Although his thesis work is not directly related to questions of "big data," the underlying concept of how complex decisions are made drives toward the same goal.
"What I am interested in looking at is: Regardless of the environment or the application domain, what are some ways we can intelligently process or learn from data that we receive or that we generate?" Sinha said. "How do we deal with this data in a more intelligent way?"
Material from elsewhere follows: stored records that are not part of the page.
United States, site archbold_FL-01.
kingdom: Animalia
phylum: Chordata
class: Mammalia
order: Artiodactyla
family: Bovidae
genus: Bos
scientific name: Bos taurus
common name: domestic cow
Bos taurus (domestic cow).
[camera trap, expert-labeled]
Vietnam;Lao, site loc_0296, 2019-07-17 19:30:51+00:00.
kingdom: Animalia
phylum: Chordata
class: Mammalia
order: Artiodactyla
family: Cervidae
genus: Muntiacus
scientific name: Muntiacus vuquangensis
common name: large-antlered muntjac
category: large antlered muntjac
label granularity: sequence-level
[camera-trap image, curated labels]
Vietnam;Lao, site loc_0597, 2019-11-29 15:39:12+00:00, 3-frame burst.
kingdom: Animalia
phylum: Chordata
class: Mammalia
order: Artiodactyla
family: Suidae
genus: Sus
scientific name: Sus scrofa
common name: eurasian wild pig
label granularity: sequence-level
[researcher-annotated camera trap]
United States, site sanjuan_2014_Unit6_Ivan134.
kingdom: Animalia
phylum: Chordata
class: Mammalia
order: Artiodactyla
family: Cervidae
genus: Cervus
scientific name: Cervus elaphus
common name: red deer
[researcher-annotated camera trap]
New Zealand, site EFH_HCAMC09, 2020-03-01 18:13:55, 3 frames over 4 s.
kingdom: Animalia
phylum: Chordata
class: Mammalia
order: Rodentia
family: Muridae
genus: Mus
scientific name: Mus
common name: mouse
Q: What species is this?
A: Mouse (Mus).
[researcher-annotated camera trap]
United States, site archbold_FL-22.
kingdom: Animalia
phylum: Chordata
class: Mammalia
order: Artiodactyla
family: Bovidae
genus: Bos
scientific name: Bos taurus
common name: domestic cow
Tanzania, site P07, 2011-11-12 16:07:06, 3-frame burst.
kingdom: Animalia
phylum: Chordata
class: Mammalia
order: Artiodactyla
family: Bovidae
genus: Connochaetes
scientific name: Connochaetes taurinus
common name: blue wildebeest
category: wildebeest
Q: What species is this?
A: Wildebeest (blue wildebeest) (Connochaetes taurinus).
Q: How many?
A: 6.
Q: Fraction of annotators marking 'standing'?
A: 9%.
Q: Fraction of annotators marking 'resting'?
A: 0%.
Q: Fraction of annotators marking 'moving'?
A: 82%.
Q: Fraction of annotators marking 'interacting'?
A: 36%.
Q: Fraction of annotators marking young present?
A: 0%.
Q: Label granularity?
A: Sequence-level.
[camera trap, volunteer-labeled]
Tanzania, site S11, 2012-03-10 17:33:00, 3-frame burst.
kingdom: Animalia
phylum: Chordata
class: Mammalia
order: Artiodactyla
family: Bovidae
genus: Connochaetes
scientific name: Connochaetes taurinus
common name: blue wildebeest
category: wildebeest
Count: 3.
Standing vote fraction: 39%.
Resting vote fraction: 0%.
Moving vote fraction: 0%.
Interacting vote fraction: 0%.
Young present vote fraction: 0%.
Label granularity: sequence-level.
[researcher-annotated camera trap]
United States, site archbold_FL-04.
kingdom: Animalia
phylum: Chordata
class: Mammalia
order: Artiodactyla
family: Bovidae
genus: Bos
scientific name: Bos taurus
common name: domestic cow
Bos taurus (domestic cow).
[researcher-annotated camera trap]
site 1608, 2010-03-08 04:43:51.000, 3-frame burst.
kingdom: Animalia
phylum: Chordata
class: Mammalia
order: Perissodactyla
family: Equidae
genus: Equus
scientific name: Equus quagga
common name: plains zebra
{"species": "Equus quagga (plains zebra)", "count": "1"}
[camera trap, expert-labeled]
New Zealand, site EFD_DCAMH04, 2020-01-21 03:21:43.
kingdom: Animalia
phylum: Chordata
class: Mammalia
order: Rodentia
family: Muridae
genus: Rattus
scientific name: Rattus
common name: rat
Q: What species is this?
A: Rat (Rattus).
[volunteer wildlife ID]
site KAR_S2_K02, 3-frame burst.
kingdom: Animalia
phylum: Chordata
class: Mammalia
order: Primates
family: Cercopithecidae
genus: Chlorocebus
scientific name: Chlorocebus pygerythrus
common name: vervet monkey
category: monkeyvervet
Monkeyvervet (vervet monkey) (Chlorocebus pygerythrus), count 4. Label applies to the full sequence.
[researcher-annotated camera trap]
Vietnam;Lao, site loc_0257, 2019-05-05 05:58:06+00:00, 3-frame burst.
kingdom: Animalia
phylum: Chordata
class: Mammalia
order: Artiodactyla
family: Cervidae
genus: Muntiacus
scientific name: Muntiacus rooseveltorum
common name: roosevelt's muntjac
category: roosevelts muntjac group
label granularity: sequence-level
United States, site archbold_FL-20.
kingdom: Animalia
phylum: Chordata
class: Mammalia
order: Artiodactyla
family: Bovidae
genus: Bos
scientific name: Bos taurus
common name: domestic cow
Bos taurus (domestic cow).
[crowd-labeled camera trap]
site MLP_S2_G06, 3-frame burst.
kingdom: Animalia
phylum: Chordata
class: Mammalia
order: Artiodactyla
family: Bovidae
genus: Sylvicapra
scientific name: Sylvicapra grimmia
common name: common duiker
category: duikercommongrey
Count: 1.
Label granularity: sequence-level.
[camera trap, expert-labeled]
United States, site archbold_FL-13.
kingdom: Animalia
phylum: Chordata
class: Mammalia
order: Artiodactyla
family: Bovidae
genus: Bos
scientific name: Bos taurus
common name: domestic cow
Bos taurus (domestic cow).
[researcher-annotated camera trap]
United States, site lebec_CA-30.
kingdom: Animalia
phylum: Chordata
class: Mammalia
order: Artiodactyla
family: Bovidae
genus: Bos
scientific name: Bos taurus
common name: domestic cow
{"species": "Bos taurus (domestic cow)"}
Take medical diagnosis, for example. At first glance, Sinha noted, it seems a simple match between symptoms and disease. But as the data behind a condition becomes more and more complex, the correct answer becomes elusive.
"If I have a book on my shelf that has all the answers, everything is easy," Sinha said. "But if I have to walk into the Library of Congress, there is no way I can efficiently find an answer if my method is to look through every book starting with the letter A. Now you say, reorder all the books depending on what you think is the best."
"But what do you mean by 'the best'? That's where it gets interesting."